Spatial reasoning records
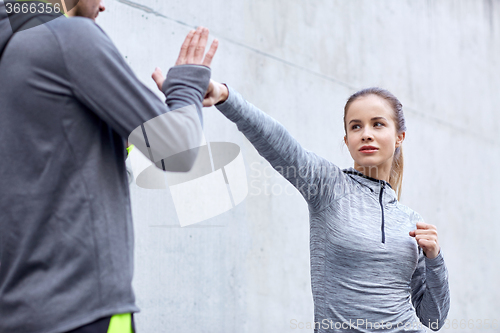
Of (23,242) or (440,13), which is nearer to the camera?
(23,242)

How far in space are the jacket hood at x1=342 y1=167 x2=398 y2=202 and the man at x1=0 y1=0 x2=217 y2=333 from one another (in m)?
0.90

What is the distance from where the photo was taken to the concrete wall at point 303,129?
2.22 m

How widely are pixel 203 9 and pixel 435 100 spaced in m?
2.58

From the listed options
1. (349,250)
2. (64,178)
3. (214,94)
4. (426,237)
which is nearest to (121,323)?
(64,178)

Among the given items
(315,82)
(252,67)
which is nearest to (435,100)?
(315,82)

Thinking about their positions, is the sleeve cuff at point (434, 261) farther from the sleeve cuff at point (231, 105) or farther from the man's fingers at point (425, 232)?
the sleeve cuff at point (231, 105)

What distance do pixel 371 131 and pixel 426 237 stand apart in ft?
1.23

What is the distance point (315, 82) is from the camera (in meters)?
3.12

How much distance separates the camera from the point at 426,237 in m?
1.40

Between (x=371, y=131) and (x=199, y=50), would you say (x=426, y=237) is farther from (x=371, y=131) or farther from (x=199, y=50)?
(x=199, y=50)

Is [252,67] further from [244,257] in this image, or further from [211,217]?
[244,257]

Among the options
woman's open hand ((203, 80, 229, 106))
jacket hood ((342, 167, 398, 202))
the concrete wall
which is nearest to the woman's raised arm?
woman's open hand ((203, 80, 229, 106))

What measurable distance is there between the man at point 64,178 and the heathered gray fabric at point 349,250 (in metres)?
0.55

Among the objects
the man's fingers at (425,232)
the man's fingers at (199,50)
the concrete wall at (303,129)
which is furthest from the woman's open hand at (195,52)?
the concrete wall at (303,129)
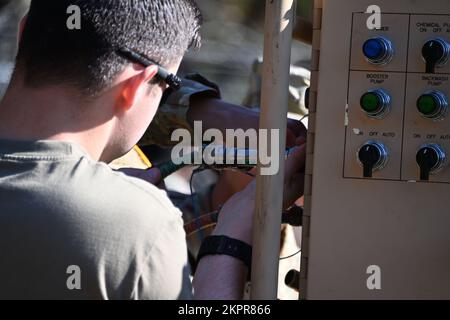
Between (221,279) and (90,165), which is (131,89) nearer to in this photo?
(90,165)

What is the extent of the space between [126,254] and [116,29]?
400 mm

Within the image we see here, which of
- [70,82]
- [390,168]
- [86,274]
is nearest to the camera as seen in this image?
[86,274]

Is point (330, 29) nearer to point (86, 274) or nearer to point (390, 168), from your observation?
point (390, 168)

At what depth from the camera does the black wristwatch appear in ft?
5.28

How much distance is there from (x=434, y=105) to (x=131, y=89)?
0.55 metres

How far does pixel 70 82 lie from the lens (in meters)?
1.44

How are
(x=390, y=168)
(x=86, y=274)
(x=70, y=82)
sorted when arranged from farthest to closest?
(x=390, y=168) < (x=70, y=82) < (x=86, y=274)

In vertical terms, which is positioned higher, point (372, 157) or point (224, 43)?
point (224, 43)

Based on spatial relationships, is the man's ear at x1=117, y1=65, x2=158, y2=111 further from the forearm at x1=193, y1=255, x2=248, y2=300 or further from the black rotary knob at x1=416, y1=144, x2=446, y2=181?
the black rotary knob at x1=416, y1=144, x2=446, y2=181

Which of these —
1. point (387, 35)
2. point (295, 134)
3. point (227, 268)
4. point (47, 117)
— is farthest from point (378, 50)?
point (47, 117)

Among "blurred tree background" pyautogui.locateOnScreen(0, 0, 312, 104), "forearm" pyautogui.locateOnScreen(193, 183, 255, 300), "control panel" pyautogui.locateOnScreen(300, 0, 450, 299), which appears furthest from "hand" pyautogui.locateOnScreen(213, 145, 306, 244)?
"blurred tree background" pyautogui.locateOnScreen(0, 0, 312, 104)

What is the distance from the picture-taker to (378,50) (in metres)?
1.52
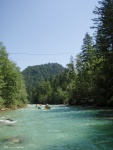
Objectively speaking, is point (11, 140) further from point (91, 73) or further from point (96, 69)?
point (91, 73)

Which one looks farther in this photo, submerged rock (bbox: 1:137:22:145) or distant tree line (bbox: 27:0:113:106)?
distant tree line (bbox: 27:0:113:106)

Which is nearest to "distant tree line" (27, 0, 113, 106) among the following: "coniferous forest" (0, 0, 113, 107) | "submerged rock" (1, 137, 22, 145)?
"coniferous forest" (0, 0, 113, 107)

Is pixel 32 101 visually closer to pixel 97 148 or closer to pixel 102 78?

What the task asks —
In the part of the records that opens with the line containing "Which of these —" and runs through the end, replace "submerged rock" with "underwater rock" and give those lines again with nothing else changed. Leave the pictures out.

Answer to this problem —
Which of these —
1. point (387, 35)
2. point (295, 134)
3. point (227, 268)
4. point (47, 117)
— is farthest from point (378, 50)?
point (47, 117)

Among "blurred tree background" pyautogui.locateOnScreen(0, 0, 312, 104), "forearm" pyautogui.locateOnScreen(193, 183, 255, 300), "control panel" pyautogui.locateOnScreen(300, 0, 450, 299), which appears furthest from "hand" pyautogui.locateOnScreen(213, 145, 306, 244)?
"blurred tree background" pyautogui.locateOnScreen(0, 0, 312, 104)

What is the distance from the picture-taker to (378,50) (in metres)?
1.52
Objectively speaking, is point (11, 140) further from point (91, 73) or further from point (96, 69)?
point (91, 73)

Which one looks farther in this photo, underwater rock (bbox: 1:137:22:145) or distant tree line (bbox: 27:0:113:106)?
distant tree line (bbox: 27:0:113:106)

Which is nearest to "distant tree line" (27, 0, 113, 106) among the following: "coniferous forest" (0, 0, 113, 107) | "underwater rock" (1, 137, 22, 145)?
"coniferous forest" (0, 0, 113, 107)

Is pixel 32 101 visually closer to pixel 97 148 or closer to pixel 102 78?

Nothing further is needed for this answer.